-- EXERCISE DESCRIPTION --
Rewrite the rows below with every "black metal chair" changed to "wooden bench" and nothing else altered.

-- DATASET CONTENT --
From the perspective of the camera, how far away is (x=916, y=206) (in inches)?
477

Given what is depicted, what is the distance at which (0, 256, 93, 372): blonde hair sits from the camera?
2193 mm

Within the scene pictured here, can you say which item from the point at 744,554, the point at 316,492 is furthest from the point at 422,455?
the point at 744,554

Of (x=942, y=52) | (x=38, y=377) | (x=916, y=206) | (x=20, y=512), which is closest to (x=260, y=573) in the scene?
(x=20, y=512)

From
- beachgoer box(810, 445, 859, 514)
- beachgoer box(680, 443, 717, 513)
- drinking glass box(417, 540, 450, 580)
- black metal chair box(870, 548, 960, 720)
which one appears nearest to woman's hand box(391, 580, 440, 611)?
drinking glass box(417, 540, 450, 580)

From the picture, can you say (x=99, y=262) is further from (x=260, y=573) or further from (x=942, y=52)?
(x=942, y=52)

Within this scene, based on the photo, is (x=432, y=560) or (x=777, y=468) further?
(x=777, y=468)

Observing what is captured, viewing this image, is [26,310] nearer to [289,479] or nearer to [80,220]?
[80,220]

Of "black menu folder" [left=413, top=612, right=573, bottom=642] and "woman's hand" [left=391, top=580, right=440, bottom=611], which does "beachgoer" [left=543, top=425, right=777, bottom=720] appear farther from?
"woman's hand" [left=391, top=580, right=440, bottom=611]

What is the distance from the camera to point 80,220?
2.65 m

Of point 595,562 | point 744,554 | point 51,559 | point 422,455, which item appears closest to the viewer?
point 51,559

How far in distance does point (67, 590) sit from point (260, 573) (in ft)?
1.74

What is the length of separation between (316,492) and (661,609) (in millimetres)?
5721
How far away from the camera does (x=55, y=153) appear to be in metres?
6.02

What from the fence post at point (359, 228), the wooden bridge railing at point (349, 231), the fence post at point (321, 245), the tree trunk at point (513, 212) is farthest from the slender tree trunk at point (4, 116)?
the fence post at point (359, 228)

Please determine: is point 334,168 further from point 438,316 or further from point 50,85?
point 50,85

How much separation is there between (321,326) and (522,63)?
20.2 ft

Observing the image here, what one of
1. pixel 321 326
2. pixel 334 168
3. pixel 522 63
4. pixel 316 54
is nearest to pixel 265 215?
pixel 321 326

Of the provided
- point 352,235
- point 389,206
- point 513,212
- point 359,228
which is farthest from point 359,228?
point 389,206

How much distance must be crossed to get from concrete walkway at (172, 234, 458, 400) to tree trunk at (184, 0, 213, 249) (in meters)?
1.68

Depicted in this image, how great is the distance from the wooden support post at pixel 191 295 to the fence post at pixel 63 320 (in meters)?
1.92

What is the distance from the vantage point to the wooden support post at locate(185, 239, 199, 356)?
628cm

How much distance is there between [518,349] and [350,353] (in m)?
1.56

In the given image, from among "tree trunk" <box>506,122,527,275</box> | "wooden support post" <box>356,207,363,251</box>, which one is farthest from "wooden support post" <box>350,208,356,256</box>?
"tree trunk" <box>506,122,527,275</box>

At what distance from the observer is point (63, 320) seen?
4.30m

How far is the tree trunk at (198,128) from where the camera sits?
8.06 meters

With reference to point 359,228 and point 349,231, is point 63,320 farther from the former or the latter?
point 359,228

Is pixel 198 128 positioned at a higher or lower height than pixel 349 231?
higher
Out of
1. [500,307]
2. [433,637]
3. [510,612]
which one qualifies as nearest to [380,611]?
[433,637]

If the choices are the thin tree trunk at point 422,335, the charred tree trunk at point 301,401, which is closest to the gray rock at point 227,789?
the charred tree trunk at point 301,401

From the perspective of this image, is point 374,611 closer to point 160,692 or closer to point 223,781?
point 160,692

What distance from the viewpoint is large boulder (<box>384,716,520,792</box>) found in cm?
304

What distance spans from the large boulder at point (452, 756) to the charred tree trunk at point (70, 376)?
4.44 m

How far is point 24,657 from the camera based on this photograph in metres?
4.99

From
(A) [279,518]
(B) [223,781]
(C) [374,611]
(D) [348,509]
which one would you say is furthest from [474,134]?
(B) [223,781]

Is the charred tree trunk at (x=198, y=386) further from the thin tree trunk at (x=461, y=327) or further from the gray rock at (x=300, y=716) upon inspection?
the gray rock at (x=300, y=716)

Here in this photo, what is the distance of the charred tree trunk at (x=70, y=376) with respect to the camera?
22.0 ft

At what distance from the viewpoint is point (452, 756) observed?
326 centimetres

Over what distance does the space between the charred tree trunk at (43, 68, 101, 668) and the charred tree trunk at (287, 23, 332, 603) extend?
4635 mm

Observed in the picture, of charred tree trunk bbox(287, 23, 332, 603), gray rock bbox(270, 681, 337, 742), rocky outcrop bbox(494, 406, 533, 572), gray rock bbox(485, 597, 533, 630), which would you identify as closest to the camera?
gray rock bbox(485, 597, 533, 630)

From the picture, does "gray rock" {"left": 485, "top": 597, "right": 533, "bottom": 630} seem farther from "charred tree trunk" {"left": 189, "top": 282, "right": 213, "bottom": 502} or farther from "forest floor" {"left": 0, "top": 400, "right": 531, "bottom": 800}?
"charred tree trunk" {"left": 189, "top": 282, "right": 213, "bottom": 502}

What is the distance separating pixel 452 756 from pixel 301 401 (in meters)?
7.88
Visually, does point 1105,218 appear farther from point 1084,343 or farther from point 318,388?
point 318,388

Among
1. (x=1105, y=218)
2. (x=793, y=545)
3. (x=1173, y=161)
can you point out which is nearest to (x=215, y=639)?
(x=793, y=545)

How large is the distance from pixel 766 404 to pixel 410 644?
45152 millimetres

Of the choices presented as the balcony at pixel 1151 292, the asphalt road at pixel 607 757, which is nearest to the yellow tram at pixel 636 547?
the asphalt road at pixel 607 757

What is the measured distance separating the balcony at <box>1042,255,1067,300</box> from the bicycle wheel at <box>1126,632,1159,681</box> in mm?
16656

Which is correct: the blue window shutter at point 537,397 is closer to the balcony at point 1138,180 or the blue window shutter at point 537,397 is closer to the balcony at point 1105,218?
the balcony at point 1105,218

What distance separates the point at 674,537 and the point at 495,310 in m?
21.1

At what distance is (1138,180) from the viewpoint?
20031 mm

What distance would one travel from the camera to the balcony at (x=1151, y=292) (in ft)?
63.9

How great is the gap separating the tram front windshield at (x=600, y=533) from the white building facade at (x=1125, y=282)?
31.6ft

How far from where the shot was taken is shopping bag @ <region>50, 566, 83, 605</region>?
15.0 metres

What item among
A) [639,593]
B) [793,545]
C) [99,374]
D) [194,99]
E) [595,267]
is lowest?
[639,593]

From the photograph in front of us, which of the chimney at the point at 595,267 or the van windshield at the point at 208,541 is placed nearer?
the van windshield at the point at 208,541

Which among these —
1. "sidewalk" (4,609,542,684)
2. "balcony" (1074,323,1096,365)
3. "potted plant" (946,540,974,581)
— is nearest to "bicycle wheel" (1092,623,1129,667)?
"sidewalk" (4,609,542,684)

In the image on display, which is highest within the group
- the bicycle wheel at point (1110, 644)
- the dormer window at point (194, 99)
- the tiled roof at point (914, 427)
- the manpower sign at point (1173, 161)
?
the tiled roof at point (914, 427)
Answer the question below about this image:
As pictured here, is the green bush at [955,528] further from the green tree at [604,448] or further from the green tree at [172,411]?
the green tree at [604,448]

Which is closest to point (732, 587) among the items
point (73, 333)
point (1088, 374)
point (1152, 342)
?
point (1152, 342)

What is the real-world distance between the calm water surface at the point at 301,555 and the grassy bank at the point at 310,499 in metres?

-- RESULT FOR THIS TASK --
From the perspective of the camera, how far away is (x=916, y=206) (in inches)?
477

Given what is depicted, what is the distance at which (0, 256, 93, 372): blonde hair sits from the camera?
2193 mm

Within the scene pictured here, can you say which item from the point at 744,554, the point at 316,492 is furthest from the point at 422,455?
the point at 744,554

Of (x=942, y=52) | (x=38, y=377) | (x=916, y=206) | (x=20, y=512), which is closest to (x=260, y=573) in the scene?
(x=20, y=512)

From
- beachgoer box(810, 445, 859, 514)
- beachgoer box(680, 443, 717, 513)
- drinking glass box(417, 540, 450, 580)
- wooden bench box(870, 548, 960, 720)
which one appears nearest to woman's hand box(391, 580, 440, 611)?
drinking glass box(417, 540, 450, 580)

From the picture, can you say (x=99, y=262) is further from (x=260, y=573) or further from (x=942, y=52)?
(x=942, y=52)

Within this scene, based on the photo, is (x=432, y=560) or (x=777, y=468) further?
(x=777, y=468)

Observing what is captured, viewing this image, is [26,310] nearer to [289,479] or nearer to [80,220]?
[80,220]

Of "black menu folder" [left=413, top=612, right=573, bottom=642] and "woman's hand" [left=391, top=580, right=440, bottom=611], which does "beachgoer" [left=543, top=425, right=777, bottom=720] appear farther from?
"woman's hand" [left=391, top=580, right=440, bottom=611]

What is the distance from the camera to point 80,220?
2.65 m

Of point 595,562 | point 744,554 | point 51,559 | point 422,455, which item appears closest to the viewer?
point 51,559

How far in distance does point (67, 590) sit from point (260, 573) (in ft)?
1.74

What is the length of separation between (316,492) and (661,609) (in millimetres)?
5721
How far away from the camera does (x=55, y=153) appear to be in metres?
6.02

What from the fence post at point (359, 228), the wooden bridge railing at point (349, 231), the fence post at point (321, 245), the tree trunk at point (513, 212) is farthest from the slender tree trunk at point (4, 116)?
the fence post at point (359, 228)

Please determine: is point 334,168 further from point 438,316 or further from point 50,85?
point 50,85

How much separation is there between (321,326) and (522,63)?
20.2 ft

Observing the image here, what one of
1. pixel 321 326
2. pixel 334 168
3. pixel 522 63
4. pixel 316 54
is nearest to pixel 265 215?
pixel 321 326

Of the provided
- point 352,235
- point 389,206
- point 513,212
- point 359,228
which is farthest from point 359,228?
point 389,206

How much distance must be crossed to get from concrete walkway at (172, 234, 458, 400) to tree trunk at (184, 0, 213, 249) (in meters)?
1.68

Depicted in this image, how great is the distance from the wooden support post at pixel 191 295 to the fence post at pixel 63 320 (in meters)?
1.92

What is the distance from the vantage point to the wooden support post at locate(185, 239, 199, 356)?
628cm

How much distance is there between [518,349] and [350,353] (in m)?
1.56

In the given image, from among "tree trunk" <box>506,122,527,275</box> | "wooden support post" <box>356,207,363,251</box>, which one is farthest from "wooden support post" <box>350,208,356,256</box>?
"tree trunk" <box>506,122,527,275</box>

At what distance from the observer is point (63, 320) seen?
4.30m

How far is the tree trunk at (198,128) from where the camera sits?
8.06 meters

With reference to point 359,228 and point 349,231, is point 63,320 farther from the former or the latter?
point 359,228

Is pixel 198 128 positioned at a higher or lower height than pixel 349 231?
higher
Out of
1. [500,307]
2. [433,637]
3. [510,612]
which one qualifies as nearest to [380,611]?
[433,637]

If the choices are the thin tree trunk at point 422,335, the charred tree trunk at point 301,401, which is closest to the gray rock at point 227,789?
the charred tree trunk at point 301,401

From the perspective of this image, is point 374,611 closer to point 160,692 or closer to point 223,781?
point 160,692

What distance from the viewpoint is large boulder (<box>384,716,520,792</box>) found in cm?
304

What distance spans from the large boulder at point (452, 756) to the charred tree trunk at point (70, 376)?
4.44 m

How far is point 24,657 from the camera based on this photograph in metres?
4.99

From
(A) [279,518]
(B) [223,781]
(C) [374,611]
(D) [348,509]
which one would you say is furthest from [474,134]?
(B) [223,781]

Is the charred tree trunk at (x=198, y=386) further from the thin tree trunk at (x=461, y=327) or further from the gray rock at (x=300, y=716) upon inspection?
the gray rock at (x=300, y=716)

Here in this photo, what is the distance of the charred tree trunk at (x=70, y=376) with respect to the camera?
22.0 ft

At what distance from the viewpoint is point (452, 756) observed?
326 centimetres

Over what distance does the space between the charred tree trunk at (43, 68, 101, 668) and the charred tree trunk at (287, 23, 332, 603) extend?
4635 mm

Observed in the picture, of charred tree trunk bbox(287, 23, 332, 603), gray rock bbox(270, 681, 337, 742), rocky outcrop bbox(494, 406, 533, 572), gray rock bbox(485, 597, 533, 630), which would you identify as closest to the camera?
gray rock bbox(485, 597, 533, 630)

From the picture, does "gray rock" {"left": 485, "top": 597, "right": 533, "bottom": 630} seem farther from "charred tree trunk" {"left": 189, "top": 282, "right": 213, "bottom": 502} or farther from "forest floor" {"left": 0, "top": 400, "right": 531, "bottom": 800}?
"charred tree trunk" {"left": 189, "top": 282, "right": 213, "bottom": 502}

What is the distance separating pixel 452 756 from pixel 301 401 (in meters)?
7.88
Visually, does point 1105,218 appear farther from point 1084,343 or farther from point 318,388?
point 318,388

Among
1. (x=1105, y=218)
2. (x=793, y=545)
3. (x=1173, y=161)
can you point out which is nearest to (x=215, y=639)?
(x=793, y=545)

How large is the distance from pixel 766 404 to pixel 410 644?
45152 millimetres

Of the choices presented as the balcony at pixel 1151 292, the asphalt road at pixel 607 757, which is nearest to the yellow tram at pixel 636 547?
the asphalt road at pixel 607 757

What is the measured distance separating the balcony at <box>1042,255,1067,300</box> from the bicycle wheel at <box>1126,632,1159,681</box> in mm?
16656

Which is correct: the blue window shutter at point 537,397 is closer to the balcony at point 1138,180 or the blue window shutter at point 537,397 is closer to the balcony at point 1105,218?
the balcony at point 1105,218

What distance separates the point at 674,537 and the point at 495,310 in m?
21.1

At what distance is (1138,180) from the viewpoint?
20031 mm

What distance would one travel from the camera to the balcony at (x=1151, y=292) (in ft)?
63.9

How great is the gap separating the tram front windshield at (x=600, y=533) from the white building facade at (x=1125, y=282)?
31.6ft

How far from where the shot was taken is shopping bag @ <region>50, 566, 83, 605</region>?
15.0 metres

What item among
A) [639,593]
B) [793,545]
C) [99,374]
D) [194,99]
E) [595,267]
is lowest?
[639,593]

From the photograph in front of us, which of the chimney at the point at 595,267 or the van windshield at the point at 208,541 is placed nearer?
the van windshield at the point at 208,541

Which among these —
1. "sidewalk" (4,609,542,684)
2. "balcony" (1074,323,1096,365)
3. "potted plant" (946,540,974,581)
— is nearest to "bicycle wheel" (1092,623,1129,667)?
"sidewalk" (4,609,542,684)

In the image on display, which is highest within the group
- the bicycle wheel at point (1110, 644)
- the dormer window at point (194, 99)
- the tiled roof at point (914, 427)
- the manpower sign at point (1173, 161)
?
the tiled roof at point (914, 427)
Answer the question below about this image:
As pictured here, is the green bush at [955,528] further from the green tree at [604,448] or further from the green tree at [172,411]?
the green tree at [604,448]

Which is closest to point (732, 587) among the items
point (73, 333)
point (1088, 374)
point (1152, 342)
?
point (1152, 342)

What is the real-world distance between the calm water surface at the point at 301,555 and the grassy bank at the point at 310,499 in metres?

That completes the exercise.